While every public statement includes a repetition of the Palestinian demands
on these issues, these are strictly designed for outside consumption. All the
moves designed to reach compromise solutions are based on Israeli or American
initiatives.

In reality, Arafat and other Palestinian officials have three completely
different priorities in these negotiations. These are “the right of return for the
refugees,” the release of remaining Palestinian prisoners (all of whom are
convicted and unrepentant terrorists with “blood on their hands”), and, most
urgently, the insistence on a major Israeli redeployment before a
permanent-status agreement.

The unavoidable conclusion is that for Arafat and the Palestinians, peace with
Israel and the end to the Arab-Israeli conflict are simply not on the agenda. The
effort to flood Israel with refugees (who have been used for decades as political
pawns), and to give legitimacy to terrorists who vow to continue “the war
against the Jews,” go against the direction needed to end, or even reduce the
level of conflict.

Instead, these policies demonstrate that the ideology of rejectionism that
has dominated Arab and Palestinian political life for decades has not changed.
The demand for more territory immediately is entirely consistent with Arafat’s
goal of creating as large a state as possible, while also avoiding the ideological
concessions necessary in the context of a peace treaty with Israel.

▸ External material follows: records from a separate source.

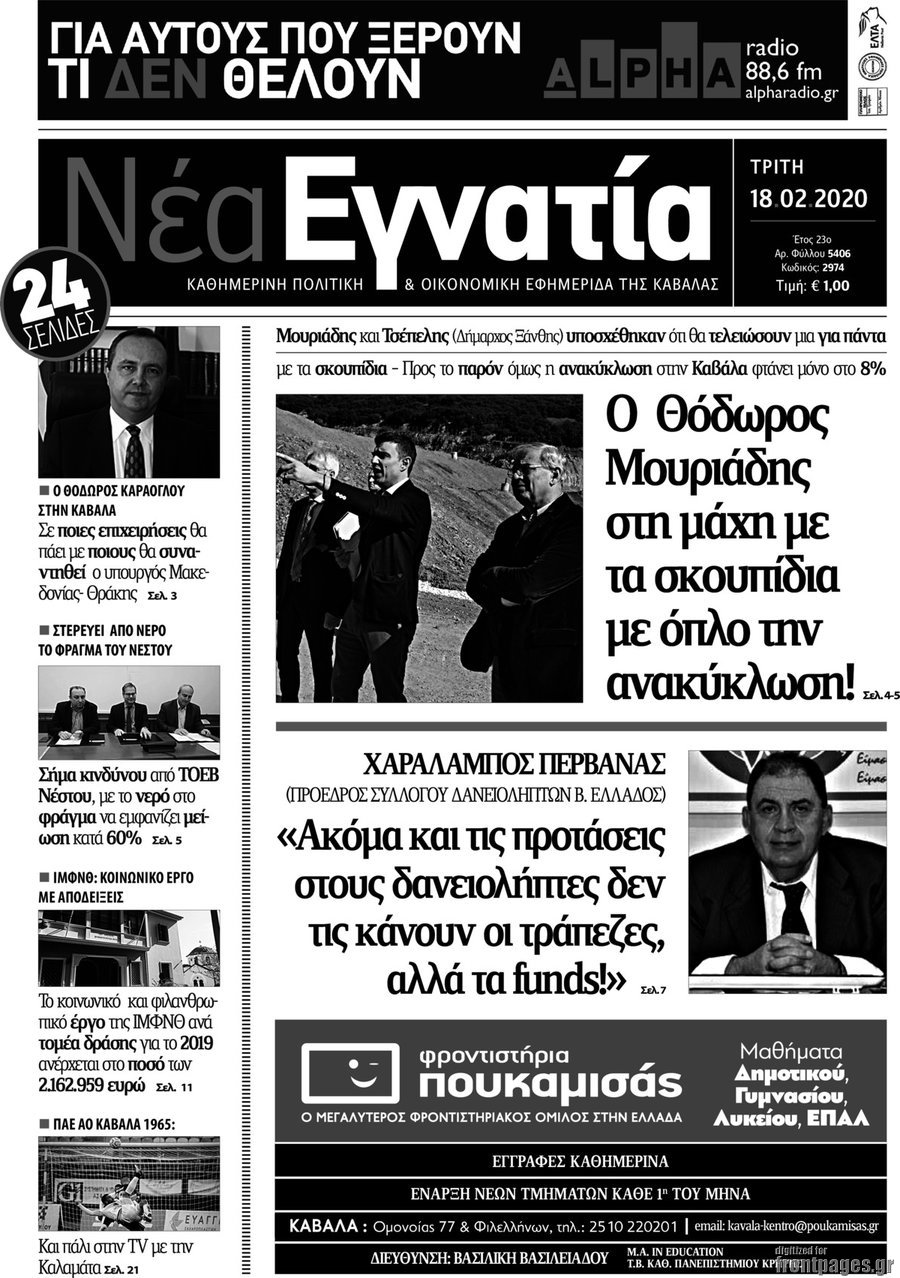 Νέα Εγνατία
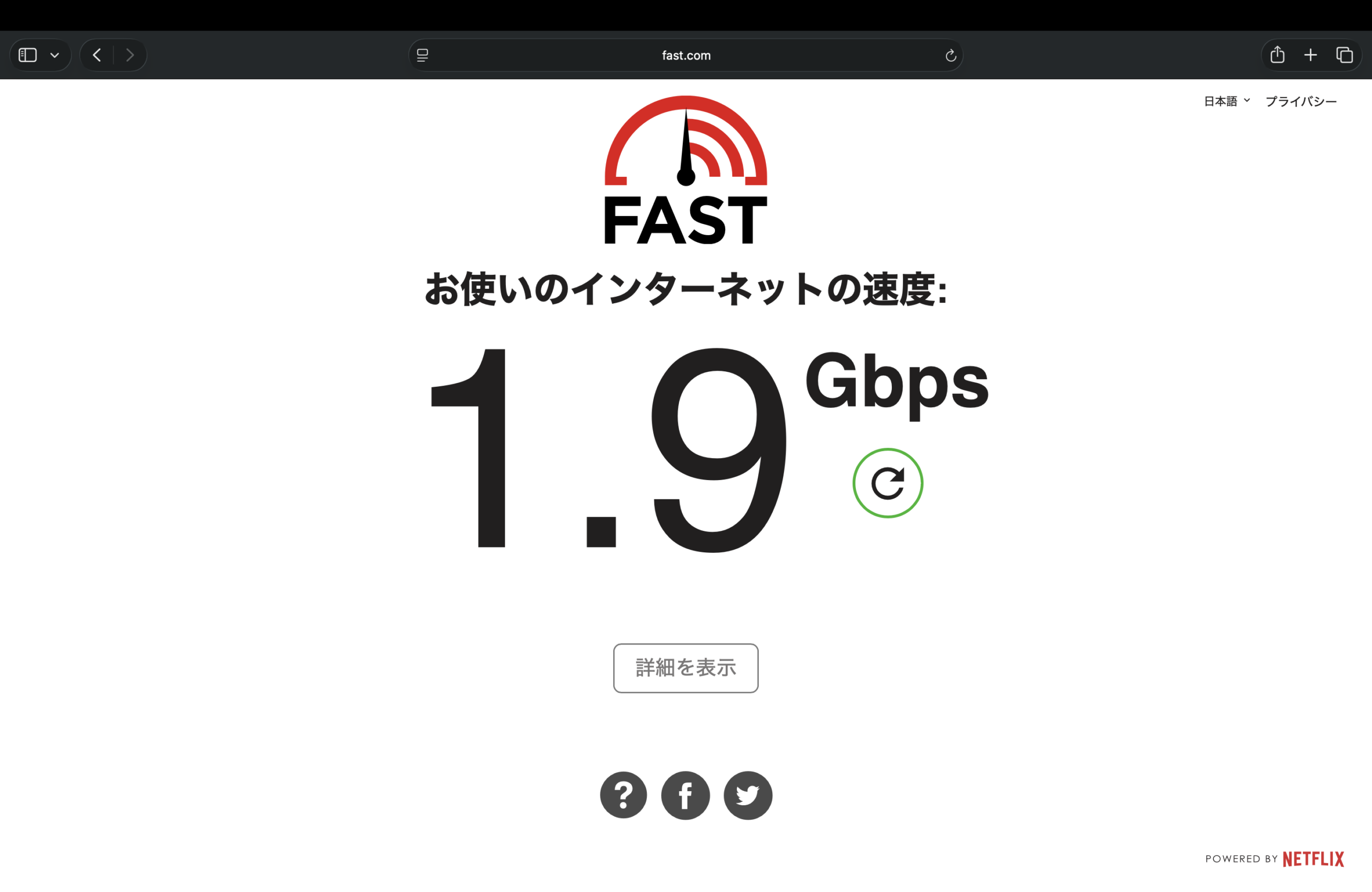 SoftBank光10ギガ実測速度：1.9Gbps（Fast.com計測）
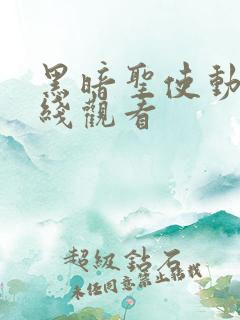 黑暗圣使动漫在线观看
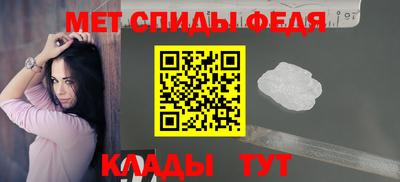 кокс Краснодар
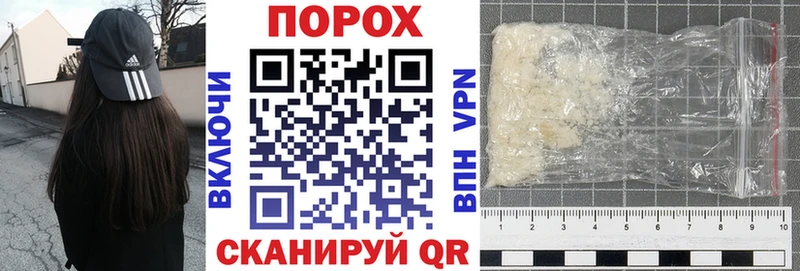 Amphetamine Premium  ссылка на мегу маркетплейс  Никольское  наркотики 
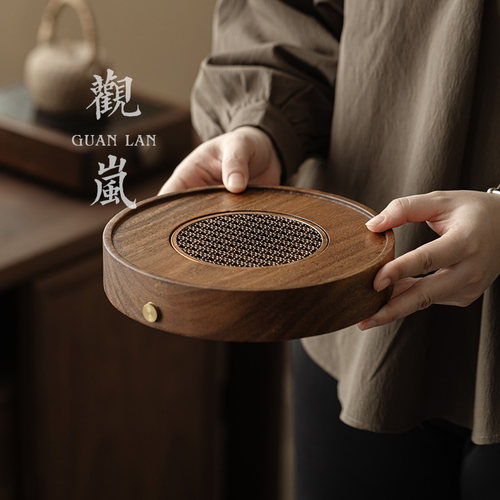 观岚中式圆形胡桃木德化茶盘壶承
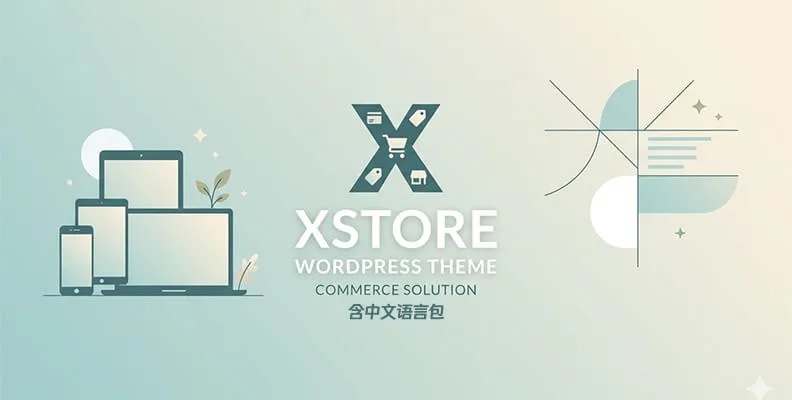 XStore 主题 v9.7.1    完整的电商解决方案（含中文语言包）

The clash between these entirely different agenda and goals was highlighted on
May 15. On this day, which commemorates the “catastrophe” (Nakba) in the
Arab world, the Palestinians began carefully planned gun battles designed to
demonstrate that the neither the goals nor the tactics of 1947 have changed.

This was also the day that Ehud Barak chose to push the approval to
transfer Abu Dis and two other Arab neighborhoods in Jerusalem through the
Knesset.

This combination – a Palestinian army, created on the basis of the Oslo “peace”
agreement, taking aim at Israelis, while the Israeli government prepares to hand
over territory in Jerusalem to the nascent Palestinian state – was totally
incongruous. Even the truest of Israeli believers in peace and reconciliation
could not accept the absurdity of this scene.

Seven years after Oslo, many have finally recognized that the main obstacles to
peace are not Israeli policies, or differences over borders and Jerusalem but
rather, the unchanging rejection of the concept of compromise on the
Palestinian side.

Meanwhile, Dennis Ross, Madeleine Albright and the rest of Clinton team
continue to jump back and forth across the parallel dimensions between Barak
and Arafat. Perhaps the Americans cling to the hope that despite the deep
hatreds and animosity, the web of agreements will channel the conflict to less
violent forms.

At the same time, the more cynical explanation cannot be ignored. After
eight years in office, and an incredible amount of time devoted to Middle East
peace efforts, another spectacular signing ceremony, and perhaps even a Nobel
Prize, are still very tempting. Having failed in the Syrian-Israeli talks, for the
same reasons, they cling to the only remaining option.

However, the reality is that with Israel and the Palestinians on two entirely
different tracks, more Israeli concessions and compromises are pointless and
even counterproductive.

No last-minute summit in Washington, no Israeli concessions on borders
and on Jerusalem, and no “compensatory package” of military assistance and
money, will alter these fundamental facts.

As any elementary student of geometry knows, parallel lines do not
intersect, and the same rule holds true for parallel political universes.